# TO DO
Can you update the rows below so that every "baseboard" becomes "skirting board", with everything else unchanged and the pictures left out?

# MATERIAL SHOWN
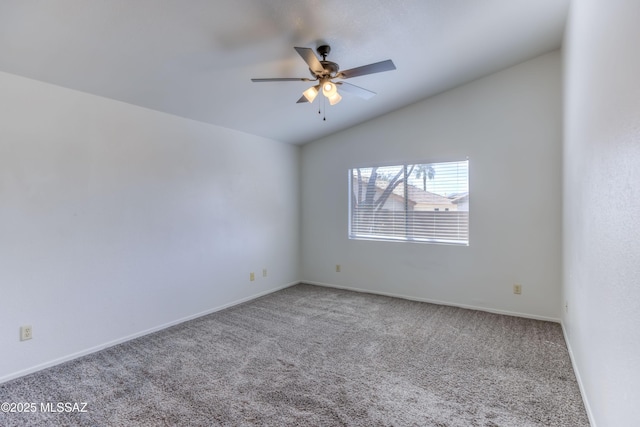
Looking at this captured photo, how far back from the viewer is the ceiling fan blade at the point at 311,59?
207 cm

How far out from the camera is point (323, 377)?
2354 mm

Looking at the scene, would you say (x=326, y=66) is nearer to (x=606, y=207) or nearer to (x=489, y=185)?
(x=606, y=207)

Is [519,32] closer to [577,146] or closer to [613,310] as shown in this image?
[577,146]

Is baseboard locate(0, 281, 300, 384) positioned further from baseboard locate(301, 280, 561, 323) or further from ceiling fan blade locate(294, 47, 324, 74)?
ceiling fan blade locate(294, 47, 324, 74)

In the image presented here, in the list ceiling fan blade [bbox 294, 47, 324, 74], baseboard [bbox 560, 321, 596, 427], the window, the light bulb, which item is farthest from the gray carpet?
ceiling fan blade [bbox 294, 47, 324, 74]

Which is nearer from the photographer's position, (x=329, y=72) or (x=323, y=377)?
(x=323, y=377)

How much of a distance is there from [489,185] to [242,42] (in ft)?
10.2

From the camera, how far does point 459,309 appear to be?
387 centimetres

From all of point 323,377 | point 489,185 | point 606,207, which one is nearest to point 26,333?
point 323,377

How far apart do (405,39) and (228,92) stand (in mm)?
1725

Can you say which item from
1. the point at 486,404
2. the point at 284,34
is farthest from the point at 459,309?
the point at 284,34

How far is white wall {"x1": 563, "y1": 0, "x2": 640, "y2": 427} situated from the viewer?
122 centimetres

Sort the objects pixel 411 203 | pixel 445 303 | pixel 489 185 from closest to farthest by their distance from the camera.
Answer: pixel 489 185
pixel 445 303
pixel 411 203

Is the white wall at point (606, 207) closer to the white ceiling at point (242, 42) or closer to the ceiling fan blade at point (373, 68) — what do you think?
the white ceiling at point (242, 42)
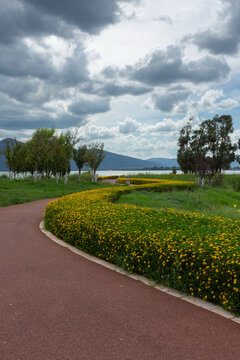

# REPLY TO THE EXERCISE
Looking at this captured photo, how far back from the viewer is the ceiling fan blade at the point at 311,59?
207 cm

How far out from the camera is point (323, 377)?
2354 mm

Looking at the scene, would you say (x=326, y=66) is nearer to (x=606, y=207) or nearer to (x=489, y=185)?
(x=606, y=207)

Is [519,32] closer to [577,146] or closer to [613,310] as shown in this image?
[577,146]

Is skirting board locate(0, 281, 300, 384) positioned further from skirting board locate(301, 280, 561, 323) or further from ceiling fan blade locate(294, 47, 324, 74)?
ceiling fan blade locate(294, 47, 324, 74)

In the image presented here, in the list ceiling fan blade [bbox 294, 47, 324, 74], skirting board [bbox 560, 321, 596, 427], the window, the light bulb, which item is farthest from the gray carpet?
ceiling fan blade [bbox 294, 47, 324, 74]

Which is nearer from the photographer's position, (x=329, y=72) or (x=323, y=377)?
(x=323, y=377)

How much of a distance is there from [489,185] to [242,42] (in ft)?
10.2

From the camera, how far does point 459,309 appear to be?
387 centimetres

From all of point 323,377 | point 489,185 | point 606,207, which one is nearest to point 26,333?
point 323,377

How far apart do (405,39) and (228,92) stand (in mm)?
1725

Can you say which item from
1. the point at 486,404
2. the point at 284,34
is farthest from the point at 459,309?
the point at 284,34

How far is white wall {"x1": 563, "y1": 0, "x2": 640, "y2": 427} situated from the viewer?
122 centimetres

Sort the objects pixel 411 203 | pixel 445 303 | pixel 489 185 from closest to farthest by their distance from the camera.
Answer: pixel 489 185
pixel 445 303
pixel 411 203

Is the white wall at point (606, 207) closer to the white ceiling at point (242, 42) or closer to the ceiling fan blade at point (373, 68) — what do you think?
the white ceiling at point (242, 42)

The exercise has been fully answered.